Sudhir Kumar Vujhini1, Panduranga Rao Sanagapati 2, Mahesh Kandukuri 3

1Assistant Professor, 2Professor and Head, Department of Transfusion Medicine and Immunohematology, Nizams Institute of Medical Sciences, Hyderabad, Telangana, India.

3Assistant Professor, Department of Pathology, MRIMS, Hyderabad, Telangana, India

 

Abstract:

Cysticercosis, a systemic illness and a major public health problem is caused by dissemination of the larval form of the pork tapeworm, Taenia solium. A high prevalence has been reported from the developing countries because of the co-existence of poor sanitary conditions and domestic pig raising. Cysticercosis is a preventable faeco-oral transmitted infection and it is possible to prevent infection by avoiding undercooked food, and water contaminated with human faeces.

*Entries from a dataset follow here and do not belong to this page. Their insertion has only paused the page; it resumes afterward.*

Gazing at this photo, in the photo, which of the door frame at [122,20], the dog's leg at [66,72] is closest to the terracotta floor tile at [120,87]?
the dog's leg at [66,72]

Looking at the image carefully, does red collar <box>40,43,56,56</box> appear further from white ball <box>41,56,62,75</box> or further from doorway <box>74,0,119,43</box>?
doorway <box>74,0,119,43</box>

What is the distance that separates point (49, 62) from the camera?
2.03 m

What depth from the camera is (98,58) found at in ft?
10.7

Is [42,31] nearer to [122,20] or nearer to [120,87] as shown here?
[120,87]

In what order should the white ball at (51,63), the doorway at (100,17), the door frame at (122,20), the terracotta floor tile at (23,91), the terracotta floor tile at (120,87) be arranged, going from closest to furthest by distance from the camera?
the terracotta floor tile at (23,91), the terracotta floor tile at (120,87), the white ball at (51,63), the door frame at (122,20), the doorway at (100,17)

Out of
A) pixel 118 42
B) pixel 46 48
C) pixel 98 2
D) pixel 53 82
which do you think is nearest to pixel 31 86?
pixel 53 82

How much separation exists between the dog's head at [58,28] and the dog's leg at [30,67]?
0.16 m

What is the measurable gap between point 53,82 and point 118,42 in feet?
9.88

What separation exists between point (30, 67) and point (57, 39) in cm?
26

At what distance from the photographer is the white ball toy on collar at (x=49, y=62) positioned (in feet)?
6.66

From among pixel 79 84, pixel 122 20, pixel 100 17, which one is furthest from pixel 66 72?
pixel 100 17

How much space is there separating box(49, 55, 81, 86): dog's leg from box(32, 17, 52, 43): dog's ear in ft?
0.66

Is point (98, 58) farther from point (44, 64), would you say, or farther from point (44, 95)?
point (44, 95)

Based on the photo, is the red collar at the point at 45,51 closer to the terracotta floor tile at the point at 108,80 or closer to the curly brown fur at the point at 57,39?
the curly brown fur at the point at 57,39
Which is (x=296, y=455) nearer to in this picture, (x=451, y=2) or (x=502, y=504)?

In this unusual form of infection man becomes the intermediate host. The skeletal muscle, subcutaneous tissue, the eyes and CNS are the most frequently affected tissues. Other reported sites are heart, lungs, peritoneum, kidney, liver, and pancreas. The involvement of axillary region, although not unusual is a rare. We present a case of axillary cysticercosis in an 18 year old female.

Key words: Cysticercosis, Taenia solium, Axilla.

Corresponding Author: Dr. Sudhir Kumar Vujhini, Plot no-292, Lakshmisai Meadows, Beeramguda, RamachandraPuram, Hyderabad. 502032. Email: Vujhini07@yahoo.com

Introduction:

Cysticercosis is a disease caused by Cysticercus cellulosae, the larval form of tapeworm, Taenia solium. Cysticercosis is endemic in most of the developing countries like Brazil, Mexico, Korea and South Asian countries. [1] The parasite has a strong predilection to involve central nervous system (CNS). Solitary muscular and soft tissue involvement without central nervous system involvement is rare and often presents a diagnostic challenge. Imaging plays an important role in establishing the diagnosis by demonstrating a scolex on MRI and/or ultrasound. Herein we report a case of an isolated axillary cysticercosis for its rare site posing a diagnostic challenge.

Case report:

18-year-old female presented with a history of gradually progressive lump in the right axillary region for the past two months duration. On physical examination, an oval 1.5x1 cm mass was palpable which was firm, freely mobile and slightly tender in the right anterior axillary region. The skin overlying the swelling was normal. There was no history of fever or trauma. A clinical diagnosis of axillary fibroadenoma was suspected and routine investigations were advised along with ultrasound scan and FNAC. All the routine investigations were normal. Ultrasound scan revealed a well defined cystic lesion measuring 10x 8 mm in the anterior axillary (pectoralis) muscle with pericystic inflammation suggesting the possibility of cysticercosis.

FNAC was performed with five ml syringe and a scanty clear fluid was aspirated which was smeared over the slides, alcohol fixed and stained with Hematoxylin and Eosin. Smears revealed few neutrophils, macrophages and occasional eosinophils over a thin clear background suggesting inflammatory pathology ruling out clinical diagnosis of fibroadenoma.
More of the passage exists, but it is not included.